— Start of Document excerpt —
Apache Pig Tutorial
January 18, 2018
Apache Pig is a platform for analyzing large data sets that consists of a high-level language for expressing data analysis programs, coupled with infrastructure for evaluating these programs ~Source
Pig uses a language called Pig Latin to create scripts that manipulate data. The Pig Scripts are submitted to the Pig Engine that turns the Pig Latin scripts into MapReduce jobs.
This is important because Pig offers an abstraction over MapReduce meaning you don’t need all of the bloat that comes with writing a Java MapReduce program. Programmers that aren’t very familiar with Java and are more familiar with SQL usually do very well with Pig. Pig Latin is very similar to SQL. Pig allows a multi-query approach which reduces the amount of code that a developer need to execute Big Data processing. Pig has been shown to reduce development times by up to 16 times.
What is Apache Pig Used for?
Pig was named for being able to take any type of data in and spitting out a result. This means that Pig can extend to many types of data!
Pig also offers users a ton of operators such as joins, sorts, filters, and other operations that are similar to SQL and more. Along with the ease of programming that comes with Pig (remember no Java), Pig also automatically optimizes the execution of the Pig scripts for the end user so they don’t have to worry about the boring stuff and can focus on just writing the scripts they want.
Pig isn’t only more convenient for the user, but also enhances the functionality of MapReduce.
- It is a data flow language which means that the language passes the data throughout the execution steps.
- It offers you the ability to use bags and tuples which are a way to group data that MapReduce doesn’t offer. We will cover them in more detail below.
- It also allows you the ability to create User-Defined Functions (UDFs) that are written in many different languages like Java, Groovy, or Python. These UDFs can then be called via Pig Latin inside your scripts — they allow the extensibility to do whatever you need to do inside of your Pig Scripts.
Pig Components
There are two ways to write Pig scripts. One is by creating a .pig file and submit it to the Pig server. Another way is to do it interactively via the Grunt Shell.
First, the Pig Latin is submitted to the Parser component that checks the syntax and conducts other checks of the script. Then, the Parser outputs a Directed Acyclic Graph (DAG) which represents the flow of data throughout the script. DAGs are graphs that represent the operation as a node and the data flow as edges. Below is an example of what a DAG looks like:
A DAG
Once the DAG is created in the Parser, it is passed to the Optimizer which basically optimizes the data flow. The Compiler comes back to compile the optimized DAG into a series of MapReduce jobs for you and then the MapReduce jobs are submitted via the execution engine.
All that the developer needs to worry about is writing the Pig Latin script correctly and the Pig framework takes care of all the rest of these steps. Note how much more efficient this can make us as a Big Data developer!
Pig Latin Basics
Atom
An Atom is any single value in Pig Latin. No matter what kind of data it is, an Atom is any single value of it. Atoms are stored as a string and can be used as a string or as a number. The type of atoms are very familiar from other programming languages. These types include int, long, float, double, char array, and byte array. A field is any piece of data or atomic value in Pig terms. For example, ‘Pizza Nut’
or ‘12.32’
Tuple
A tuple is made of fields that are ordered in a certain way. A tuple can be thought of as a row that would make up a table in the relational database world. For example, (Pizza Nut, 12.32)
— End of Document excerpt —
## Aim 1
In the Apache Pig tutorial, what does the Pig Engine turn Pig Latin scripts into?
The entries that follow the Apache Pig tutorial have no connection to it.
— Start of Records supplied —
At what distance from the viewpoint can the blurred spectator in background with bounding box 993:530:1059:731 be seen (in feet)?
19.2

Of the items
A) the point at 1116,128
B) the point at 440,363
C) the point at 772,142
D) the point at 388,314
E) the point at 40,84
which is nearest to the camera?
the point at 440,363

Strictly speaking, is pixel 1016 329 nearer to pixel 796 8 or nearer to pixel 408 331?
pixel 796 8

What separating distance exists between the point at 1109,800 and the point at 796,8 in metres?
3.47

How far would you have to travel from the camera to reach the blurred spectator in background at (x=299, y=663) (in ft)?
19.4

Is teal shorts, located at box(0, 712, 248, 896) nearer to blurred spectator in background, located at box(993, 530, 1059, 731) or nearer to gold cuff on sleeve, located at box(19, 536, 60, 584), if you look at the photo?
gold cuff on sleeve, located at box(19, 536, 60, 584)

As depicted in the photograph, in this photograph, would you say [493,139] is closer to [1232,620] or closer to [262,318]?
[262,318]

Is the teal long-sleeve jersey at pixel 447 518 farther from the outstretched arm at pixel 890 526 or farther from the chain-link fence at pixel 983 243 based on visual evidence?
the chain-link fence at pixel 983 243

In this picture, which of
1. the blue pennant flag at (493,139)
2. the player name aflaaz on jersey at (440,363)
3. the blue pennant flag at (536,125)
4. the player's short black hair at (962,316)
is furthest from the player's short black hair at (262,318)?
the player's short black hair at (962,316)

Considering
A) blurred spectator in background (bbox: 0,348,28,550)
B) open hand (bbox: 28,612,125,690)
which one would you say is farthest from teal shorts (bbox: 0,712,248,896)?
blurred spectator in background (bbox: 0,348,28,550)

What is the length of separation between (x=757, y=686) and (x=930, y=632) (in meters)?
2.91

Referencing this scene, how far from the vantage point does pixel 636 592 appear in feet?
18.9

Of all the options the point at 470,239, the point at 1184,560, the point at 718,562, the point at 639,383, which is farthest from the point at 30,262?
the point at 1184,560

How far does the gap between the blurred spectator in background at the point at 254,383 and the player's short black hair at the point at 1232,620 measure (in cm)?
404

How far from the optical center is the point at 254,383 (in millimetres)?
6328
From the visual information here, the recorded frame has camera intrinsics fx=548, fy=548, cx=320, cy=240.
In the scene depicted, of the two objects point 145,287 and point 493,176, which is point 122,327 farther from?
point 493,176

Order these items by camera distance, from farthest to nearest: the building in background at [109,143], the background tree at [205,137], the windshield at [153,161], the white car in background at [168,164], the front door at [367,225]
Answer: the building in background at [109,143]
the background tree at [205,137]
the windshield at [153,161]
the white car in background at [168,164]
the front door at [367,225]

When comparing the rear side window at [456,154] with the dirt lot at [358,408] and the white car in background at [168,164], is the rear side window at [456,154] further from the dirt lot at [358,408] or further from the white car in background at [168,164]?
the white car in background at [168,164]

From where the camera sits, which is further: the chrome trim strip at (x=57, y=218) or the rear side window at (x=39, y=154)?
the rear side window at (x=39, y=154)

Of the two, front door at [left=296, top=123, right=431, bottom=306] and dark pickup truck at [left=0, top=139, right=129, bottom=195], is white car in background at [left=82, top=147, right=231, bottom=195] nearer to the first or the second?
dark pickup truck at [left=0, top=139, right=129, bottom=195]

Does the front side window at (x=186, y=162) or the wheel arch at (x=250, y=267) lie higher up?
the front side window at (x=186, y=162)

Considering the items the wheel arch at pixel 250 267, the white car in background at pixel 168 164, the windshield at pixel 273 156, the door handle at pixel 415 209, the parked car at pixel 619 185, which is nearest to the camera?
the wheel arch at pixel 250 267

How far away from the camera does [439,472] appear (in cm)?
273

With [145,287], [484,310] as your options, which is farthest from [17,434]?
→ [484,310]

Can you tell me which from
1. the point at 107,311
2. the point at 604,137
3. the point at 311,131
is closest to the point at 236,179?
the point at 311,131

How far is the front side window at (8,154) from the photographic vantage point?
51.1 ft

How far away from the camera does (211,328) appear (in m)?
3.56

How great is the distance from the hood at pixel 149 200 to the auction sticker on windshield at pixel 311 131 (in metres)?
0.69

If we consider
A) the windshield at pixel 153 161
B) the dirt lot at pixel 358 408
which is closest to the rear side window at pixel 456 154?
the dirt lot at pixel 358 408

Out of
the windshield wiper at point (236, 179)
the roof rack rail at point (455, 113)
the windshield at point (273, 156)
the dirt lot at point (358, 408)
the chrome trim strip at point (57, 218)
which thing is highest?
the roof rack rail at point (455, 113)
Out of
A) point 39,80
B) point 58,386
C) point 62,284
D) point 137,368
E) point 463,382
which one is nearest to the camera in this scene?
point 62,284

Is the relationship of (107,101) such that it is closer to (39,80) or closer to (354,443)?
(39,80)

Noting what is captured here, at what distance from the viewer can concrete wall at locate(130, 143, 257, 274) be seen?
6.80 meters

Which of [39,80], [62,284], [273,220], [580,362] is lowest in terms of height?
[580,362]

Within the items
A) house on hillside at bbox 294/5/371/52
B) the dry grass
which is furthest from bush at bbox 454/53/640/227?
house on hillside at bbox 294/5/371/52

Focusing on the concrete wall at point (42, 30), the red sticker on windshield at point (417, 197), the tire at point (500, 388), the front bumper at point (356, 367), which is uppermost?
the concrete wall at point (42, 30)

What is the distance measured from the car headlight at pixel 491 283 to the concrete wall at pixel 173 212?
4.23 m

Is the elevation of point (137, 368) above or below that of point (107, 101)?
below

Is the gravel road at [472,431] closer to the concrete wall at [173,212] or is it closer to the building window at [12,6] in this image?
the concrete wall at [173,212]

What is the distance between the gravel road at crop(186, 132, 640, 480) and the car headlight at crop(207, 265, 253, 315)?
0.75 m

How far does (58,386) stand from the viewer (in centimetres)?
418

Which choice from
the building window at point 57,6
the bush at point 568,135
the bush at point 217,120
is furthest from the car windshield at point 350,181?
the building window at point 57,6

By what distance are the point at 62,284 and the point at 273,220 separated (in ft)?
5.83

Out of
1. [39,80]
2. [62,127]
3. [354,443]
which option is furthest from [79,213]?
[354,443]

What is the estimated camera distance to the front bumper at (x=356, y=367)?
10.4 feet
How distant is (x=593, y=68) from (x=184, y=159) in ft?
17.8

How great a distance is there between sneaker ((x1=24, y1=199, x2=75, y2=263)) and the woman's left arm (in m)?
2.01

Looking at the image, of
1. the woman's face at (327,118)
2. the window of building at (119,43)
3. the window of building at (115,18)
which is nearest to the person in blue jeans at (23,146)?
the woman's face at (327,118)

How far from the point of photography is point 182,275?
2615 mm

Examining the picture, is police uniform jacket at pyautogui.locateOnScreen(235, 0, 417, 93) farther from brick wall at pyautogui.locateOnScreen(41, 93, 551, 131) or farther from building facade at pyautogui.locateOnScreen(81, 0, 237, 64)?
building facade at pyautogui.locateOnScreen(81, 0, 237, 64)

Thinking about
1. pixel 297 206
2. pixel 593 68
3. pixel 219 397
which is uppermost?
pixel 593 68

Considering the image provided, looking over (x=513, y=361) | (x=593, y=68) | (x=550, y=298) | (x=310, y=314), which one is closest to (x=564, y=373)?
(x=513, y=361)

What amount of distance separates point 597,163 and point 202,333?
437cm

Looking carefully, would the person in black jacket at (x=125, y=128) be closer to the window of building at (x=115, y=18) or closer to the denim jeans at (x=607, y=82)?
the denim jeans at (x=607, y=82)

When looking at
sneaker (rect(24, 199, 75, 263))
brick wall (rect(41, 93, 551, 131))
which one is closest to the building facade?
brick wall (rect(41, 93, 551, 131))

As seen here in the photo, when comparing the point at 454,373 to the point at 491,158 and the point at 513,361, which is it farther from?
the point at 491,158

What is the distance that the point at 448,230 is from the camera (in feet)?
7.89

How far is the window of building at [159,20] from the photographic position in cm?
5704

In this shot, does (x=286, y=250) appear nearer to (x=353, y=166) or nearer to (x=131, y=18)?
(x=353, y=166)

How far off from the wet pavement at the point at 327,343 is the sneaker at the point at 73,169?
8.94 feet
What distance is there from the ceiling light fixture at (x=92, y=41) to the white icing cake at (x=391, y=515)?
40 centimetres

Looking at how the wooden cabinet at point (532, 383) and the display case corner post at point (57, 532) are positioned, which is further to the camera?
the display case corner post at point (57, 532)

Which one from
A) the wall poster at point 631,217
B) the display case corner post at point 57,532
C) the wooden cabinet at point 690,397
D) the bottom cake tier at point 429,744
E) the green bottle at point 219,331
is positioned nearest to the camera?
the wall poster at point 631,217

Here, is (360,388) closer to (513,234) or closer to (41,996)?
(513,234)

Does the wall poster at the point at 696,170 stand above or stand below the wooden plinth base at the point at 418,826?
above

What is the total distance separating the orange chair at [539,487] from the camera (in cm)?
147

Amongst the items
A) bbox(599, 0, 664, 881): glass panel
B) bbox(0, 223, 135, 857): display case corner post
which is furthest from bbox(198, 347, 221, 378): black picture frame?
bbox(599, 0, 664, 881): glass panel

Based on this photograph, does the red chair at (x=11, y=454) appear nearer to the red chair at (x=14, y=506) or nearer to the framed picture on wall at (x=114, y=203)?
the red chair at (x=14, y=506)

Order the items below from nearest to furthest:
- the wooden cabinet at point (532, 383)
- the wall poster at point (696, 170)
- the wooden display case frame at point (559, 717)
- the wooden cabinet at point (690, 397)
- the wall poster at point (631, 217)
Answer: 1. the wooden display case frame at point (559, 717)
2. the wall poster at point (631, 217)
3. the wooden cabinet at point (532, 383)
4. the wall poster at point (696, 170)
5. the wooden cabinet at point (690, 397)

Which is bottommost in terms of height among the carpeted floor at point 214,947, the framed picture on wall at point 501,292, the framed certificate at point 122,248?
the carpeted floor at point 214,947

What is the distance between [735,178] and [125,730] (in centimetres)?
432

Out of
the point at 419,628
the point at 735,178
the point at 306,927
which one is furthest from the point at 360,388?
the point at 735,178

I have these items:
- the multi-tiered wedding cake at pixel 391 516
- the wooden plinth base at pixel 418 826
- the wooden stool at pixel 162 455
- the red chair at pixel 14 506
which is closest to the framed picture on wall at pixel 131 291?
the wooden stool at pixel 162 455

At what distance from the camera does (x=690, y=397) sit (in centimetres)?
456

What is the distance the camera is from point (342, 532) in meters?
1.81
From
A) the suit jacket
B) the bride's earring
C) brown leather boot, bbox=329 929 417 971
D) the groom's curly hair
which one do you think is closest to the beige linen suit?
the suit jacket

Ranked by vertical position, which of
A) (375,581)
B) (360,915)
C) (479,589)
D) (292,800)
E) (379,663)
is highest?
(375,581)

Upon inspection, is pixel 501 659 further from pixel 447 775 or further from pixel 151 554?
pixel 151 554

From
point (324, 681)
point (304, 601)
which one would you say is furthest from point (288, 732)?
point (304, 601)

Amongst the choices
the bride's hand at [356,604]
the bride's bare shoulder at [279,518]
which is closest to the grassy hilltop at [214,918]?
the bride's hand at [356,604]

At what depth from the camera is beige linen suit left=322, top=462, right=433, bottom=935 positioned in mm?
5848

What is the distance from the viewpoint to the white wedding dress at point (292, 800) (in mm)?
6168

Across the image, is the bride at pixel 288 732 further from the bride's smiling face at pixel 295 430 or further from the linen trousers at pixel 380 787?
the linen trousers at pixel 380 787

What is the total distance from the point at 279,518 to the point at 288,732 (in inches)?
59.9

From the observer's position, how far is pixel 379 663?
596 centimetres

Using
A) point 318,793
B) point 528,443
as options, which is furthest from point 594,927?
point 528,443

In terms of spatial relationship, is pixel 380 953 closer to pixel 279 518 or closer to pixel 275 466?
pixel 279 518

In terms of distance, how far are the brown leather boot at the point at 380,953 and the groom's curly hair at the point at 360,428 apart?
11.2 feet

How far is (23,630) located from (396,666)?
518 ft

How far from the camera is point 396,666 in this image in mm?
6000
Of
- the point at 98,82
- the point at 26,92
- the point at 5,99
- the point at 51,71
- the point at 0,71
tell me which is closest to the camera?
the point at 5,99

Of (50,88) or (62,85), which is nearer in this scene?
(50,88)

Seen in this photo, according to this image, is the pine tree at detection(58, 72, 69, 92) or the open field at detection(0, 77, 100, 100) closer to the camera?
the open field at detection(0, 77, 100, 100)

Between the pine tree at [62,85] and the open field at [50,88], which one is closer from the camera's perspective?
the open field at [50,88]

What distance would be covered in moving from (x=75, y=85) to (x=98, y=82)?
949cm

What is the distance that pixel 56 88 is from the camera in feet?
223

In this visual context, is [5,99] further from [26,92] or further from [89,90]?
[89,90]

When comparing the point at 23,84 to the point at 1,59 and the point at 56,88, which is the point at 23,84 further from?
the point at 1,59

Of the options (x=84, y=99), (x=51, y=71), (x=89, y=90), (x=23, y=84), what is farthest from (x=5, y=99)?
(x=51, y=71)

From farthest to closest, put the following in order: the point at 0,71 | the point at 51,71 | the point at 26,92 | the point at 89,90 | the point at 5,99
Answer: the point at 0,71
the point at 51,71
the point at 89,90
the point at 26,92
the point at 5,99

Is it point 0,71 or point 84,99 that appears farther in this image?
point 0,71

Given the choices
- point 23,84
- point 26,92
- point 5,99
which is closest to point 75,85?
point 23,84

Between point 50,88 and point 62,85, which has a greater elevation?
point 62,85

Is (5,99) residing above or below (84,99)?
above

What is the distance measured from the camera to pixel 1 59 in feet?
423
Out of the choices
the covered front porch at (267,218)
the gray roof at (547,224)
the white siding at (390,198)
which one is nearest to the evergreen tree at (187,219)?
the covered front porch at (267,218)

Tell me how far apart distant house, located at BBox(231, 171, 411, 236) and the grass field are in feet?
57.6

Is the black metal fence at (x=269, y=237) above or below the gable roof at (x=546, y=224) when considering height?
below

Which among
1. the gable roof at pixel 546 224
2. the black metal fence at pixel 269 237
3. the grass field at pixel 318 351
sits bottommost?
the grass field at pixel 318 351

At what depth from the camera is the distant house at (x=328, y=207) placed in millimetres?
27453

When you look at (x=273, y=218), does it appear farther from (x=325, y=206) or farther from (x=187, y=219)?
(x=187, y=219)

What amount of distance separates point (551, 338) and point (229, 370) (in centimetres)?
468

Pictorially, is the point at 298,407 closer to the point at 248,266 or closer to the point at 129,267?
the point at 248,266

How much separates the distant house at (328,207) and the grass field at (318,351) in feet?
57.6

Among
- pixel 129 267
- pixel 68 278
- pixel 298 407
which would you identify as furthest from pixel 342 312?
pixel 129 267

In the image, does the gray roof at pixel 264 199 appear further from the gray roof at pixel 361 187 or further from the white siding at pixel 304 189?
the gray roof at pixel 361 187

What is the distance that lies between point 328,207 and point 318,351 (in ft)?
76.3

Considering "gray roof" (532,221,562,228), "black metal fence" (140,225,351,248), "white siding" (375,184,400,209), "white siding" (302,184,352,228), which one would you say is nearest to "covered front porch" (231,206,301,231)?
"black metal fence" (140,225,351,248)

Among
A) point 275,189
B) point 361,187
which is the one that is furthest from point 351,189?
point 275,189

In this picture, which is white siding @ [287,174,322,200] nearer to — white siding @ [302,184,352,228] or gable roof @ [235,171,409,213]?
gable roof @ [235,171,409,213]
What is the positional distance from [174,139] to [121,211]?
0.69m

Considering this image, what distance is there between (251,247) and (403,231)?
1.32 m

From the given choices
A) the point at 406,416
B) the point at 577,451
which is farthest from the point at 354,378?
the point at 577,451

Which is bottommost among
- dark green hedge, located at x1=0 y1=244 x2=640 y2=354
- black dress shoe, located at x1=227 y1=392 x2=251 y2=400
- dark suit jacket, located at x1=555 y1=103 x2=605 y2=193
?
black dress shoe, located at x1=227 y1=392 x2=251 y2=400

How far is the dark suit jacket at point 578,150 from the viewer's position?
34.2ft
— End of Records supplied —
## Aim 2
Copy out the lines of the entries starting at the line that contains "Does the wall" and ending at the line that contains "5. the wooden cabinet at point (690, 397)", with both of those lines included.

## Full response 1
MapReduce jobs.

## Full response 2
Does the wall poster at the point at 696,170 stand above or stand below the wooden plinth base at the point at 418,826?
above

What is the total distance separating the orange chair at [539,487] from the camera (in cm)?
147

Amongst the items
A) bbox(599, 0, 664, 881): glass panel
B) bbox(0, 223, 135, 857): display case corner post
which is furthest from bbox(198, 347, 221, 378): black picture frame?
bbox(599, 0, 664, 881): glass panel

Based on this photograph, does the red chair at (x=11, y=454) appear nearer to the red chair at (x=14, y=506) or nearer to the framed picture on wall at (x=114, y=203)?
the red chair at (x=14, y=506)

Order the items below from nearest to furthest:
- the wooden cabinet at point (532, 383)
- the wall poster at point (696, 170)
- the wooden display case frame at point (559, 717)
- the wooden cabinet at point (690, 397)
- the wall poster at point (631, 217)
Answer: 1. the wooden display case frame at point (559, 717)
2. the wall poster at point (631, 217)
3. the wooden cabinet at point (532, 383)
4. the wall poster at point (696, 170)
5. the wooden cabinet at point (690, 397)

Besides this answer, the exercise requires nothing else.